| Stated goal |
Copy the data below word for word, reproducing every line in full. Leave the pictures out of your copy.

:: Dataset extract ::

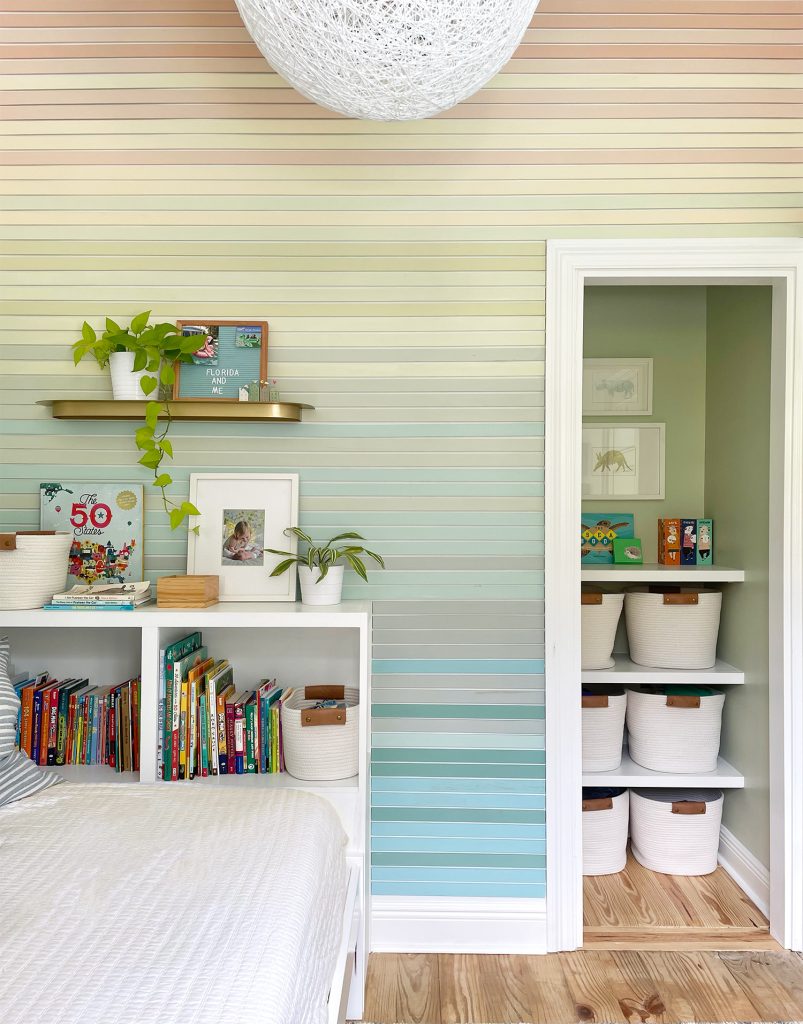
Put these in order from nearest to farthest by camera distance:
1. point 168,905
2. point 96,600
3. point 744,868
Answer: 1. point 168,905
2. point 96,600
3. point 744,868

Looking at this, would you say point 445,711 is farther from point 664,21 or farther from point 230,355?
point 664,21

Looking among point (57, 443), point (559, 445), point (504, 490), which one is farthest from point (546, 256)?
point (57, 443)

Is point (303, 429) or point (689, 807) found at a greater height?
point (303, 429)

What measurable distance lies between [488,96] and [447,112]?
14cm

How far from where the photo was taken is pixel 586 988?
7.41ft

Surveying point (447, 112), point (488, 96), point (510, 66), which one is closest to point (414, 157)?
point (447, 112)

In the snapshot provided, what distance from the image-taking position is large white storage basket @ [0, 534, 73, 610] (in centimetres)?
217

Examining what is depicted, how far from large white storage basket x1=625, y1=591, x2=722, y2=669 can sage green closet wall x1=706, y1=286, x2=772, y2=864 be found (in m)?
0.11

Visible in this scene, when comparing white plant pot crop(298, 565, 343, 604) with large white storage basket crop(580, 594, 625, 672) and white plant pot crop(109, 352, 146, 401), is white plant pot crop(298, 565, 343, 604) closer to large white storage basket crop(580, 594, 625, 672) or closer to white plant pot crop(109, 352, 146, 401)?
white plant pot crop(109, 352, 146, 401)

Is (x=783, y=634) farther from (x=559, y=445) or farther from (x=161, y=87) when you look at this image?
(x=161, y=87)

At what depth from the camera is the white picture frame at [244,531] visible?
8.00 ft

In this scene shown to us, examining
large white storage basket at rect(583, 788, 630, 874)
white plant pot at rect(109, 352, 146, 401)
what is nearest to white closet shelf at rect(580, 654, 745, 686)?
large white storage basket at rect(583, 788, 630, 874)

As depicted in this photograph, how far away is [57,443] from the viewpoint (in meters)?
2.49

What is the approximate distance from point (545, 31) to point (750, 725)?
246cm
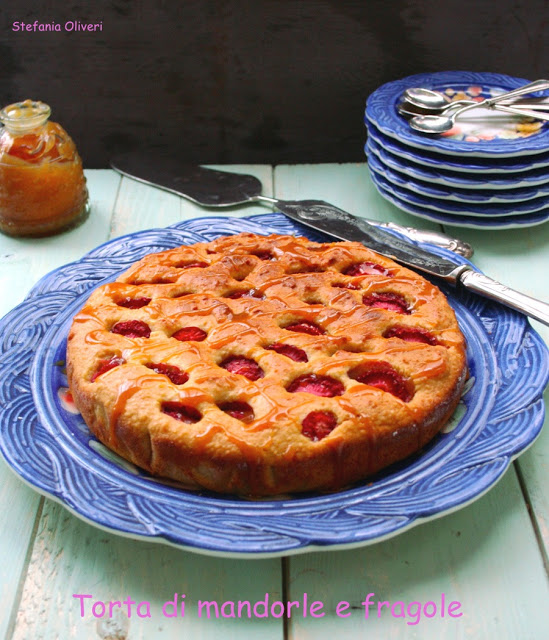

:::

| Answer below |
Put these in order from nearest to farthest by camera distance:
1. point 168,905
2. point 96,600
3. point 744,868
Answer: 1. point 168,905
2. point 96,600
3. point 744,868

Looking at this, would you say point 445,711 is farther from point 664,21 or farther from point 230,355?
point 664,21

Looking among point (57, 443), point (559, 445), point (504, 490), which one is farthest from point (546, 256)?
point (57, 443)

Is point (303, 429) or point (689, 807) found at a greater height?
point (303, 429)

What measurable distance lies between [488,96] and [447,112]?
14cm

How far from where the photo was taken is pixel 586 988?
7.41ft

Surveying point (447, 112), point (488, 96), point (510, 66), which one is closest to point (414, 157)?
point (447, 112)

In the snapshot provided, what distance from the image-taking position is large white storage basket @ [0, 534, 73, 610] (in centimetres)?
217

Examining what is depicted, how far from large white storage basket x1=625, y1=591, x2=722, y2=669 can sage green closet wall x1=706, y1=286, x2=772, y2=864 be found (in m)?
0.11

Visible in this scene, when comparing white plant pot crop(298, 565, 343, 604) with large white storage basket crop(580, 594, 625, 672) and white plant pot crop(109, 352, 146, 401), is white plant pot crop(298, 565, 343, 604) closer to large white storage basket crop(580, 594, 625, 672) or closer to white plant pot crop(109, 352, 146, 401)?
white plant pot crop(109, 352, 146, 401)

Is (x=783, y=634) farther from (x=559, y=445) or farther from (x=161, y=87) when you look at this image?
(x=161, y=87)

At what depth from the camera is the white picture frame at [244,531] visible?
8.00 ft

In this scene shown to us, examining
large white storage basket at rect(583, 788, 630, 874)
white plant pot at rect(109, 352, 146, 401)
what is nearest to white closet shelf at rect(580, 654, 745, 686)?
large white storage basket at rect(583, 788, 630, 874)

As depicted in this photograph, how far away is [57,443] from the viewpoint (in meters)?
2.49

What is the approximate distance from point (545, 31) to point (750, 725)?
246cm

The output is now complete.